• _Given entries_:
◆ ◆ ◆ ◆ ◆ ◆ ◆

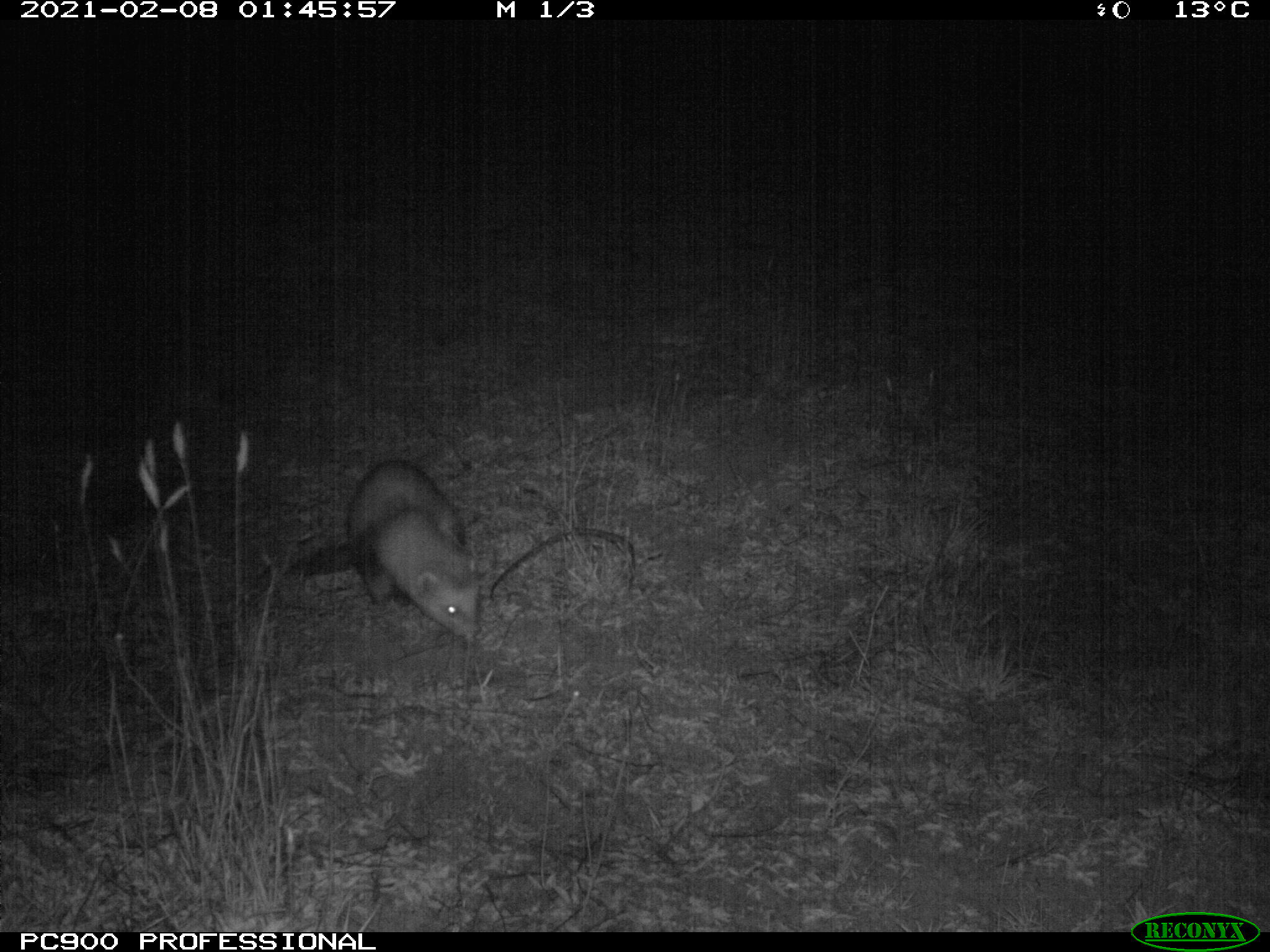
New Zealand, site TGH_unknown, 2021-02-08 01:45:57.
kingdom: Animalia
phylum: Chordata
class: Mammalia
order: Carnivora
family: Mustelidae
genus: Mustela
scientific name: Mustela furo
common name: ferret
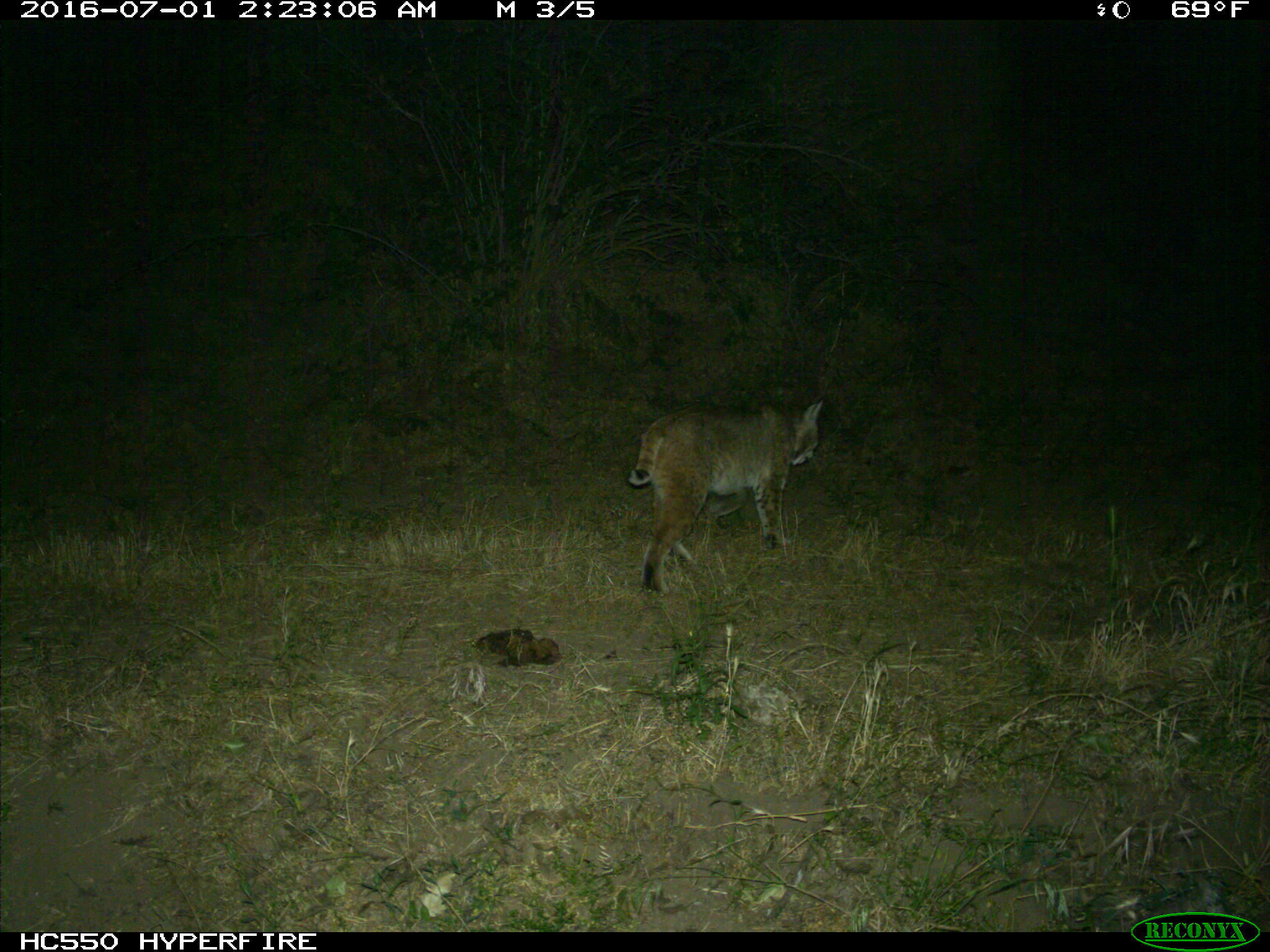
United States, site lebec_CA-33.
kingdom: Animalia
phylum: Chordata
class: Mammalia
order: Carnivora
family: Felidae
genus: Lynx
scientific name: Lynx rufus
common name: bobcat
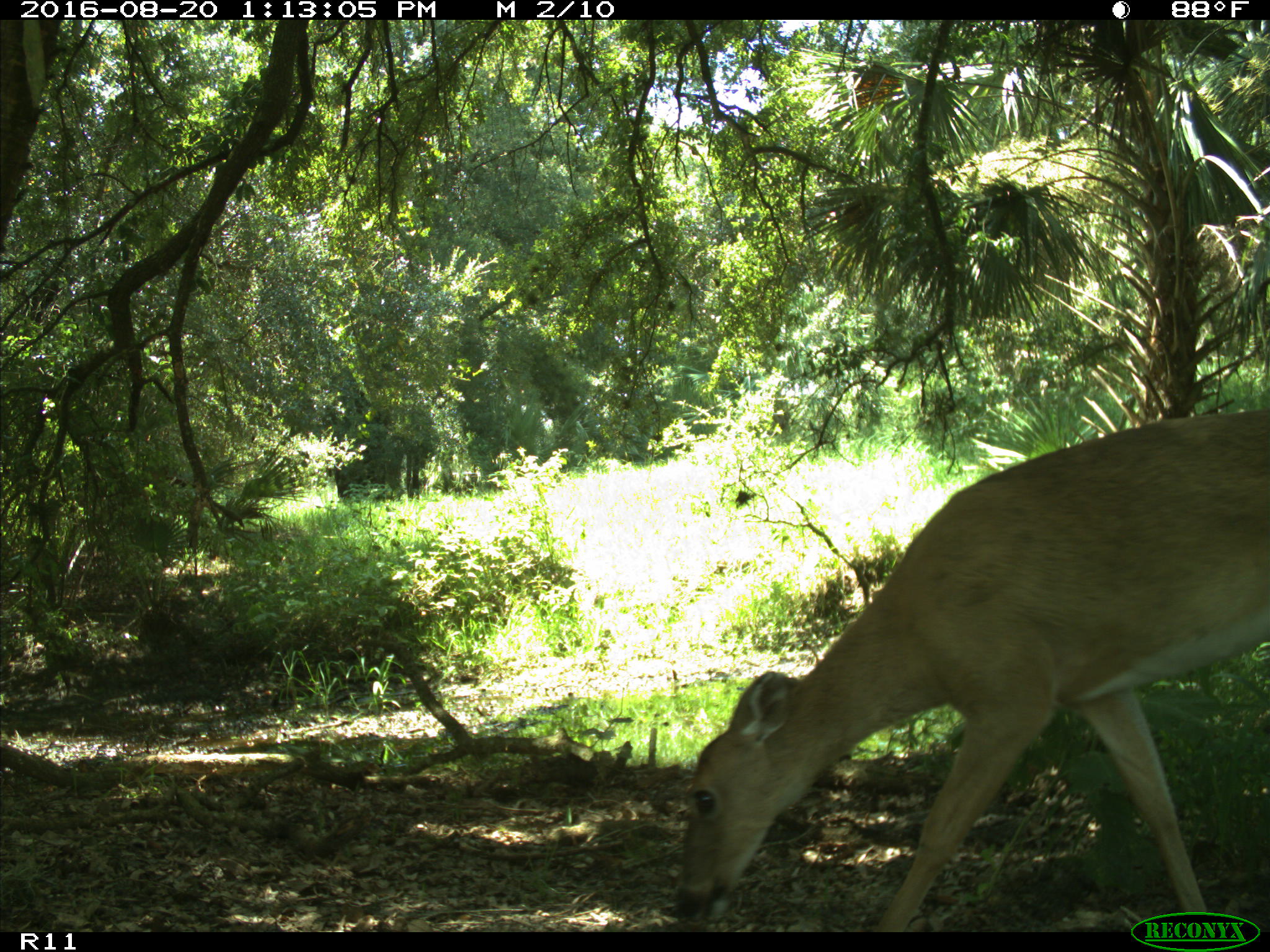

◆ ◆ ◆ ◆ ◆ ◆ ◆

A verbatim copy of the listing, with all pictures removed, is required.

• _Answer for this exercise_:
New Zealand, site TGH_unknown, 2021-02-08 01:45:57.
kingdom: Animalia
phylum: Chordata
class: Mammalia
order: Carnivora
family: Mustelidae
genus: Mustela
scientific name: Mustela furo
common name: ferret
United States, site lebec_CA-33.
kingdom: Animalia
phylum: Chordata
class: Mammalia
order: Carnivora
family: Felidae
genus: Lynx
scientific name: Lynx rufus
common name: bobcat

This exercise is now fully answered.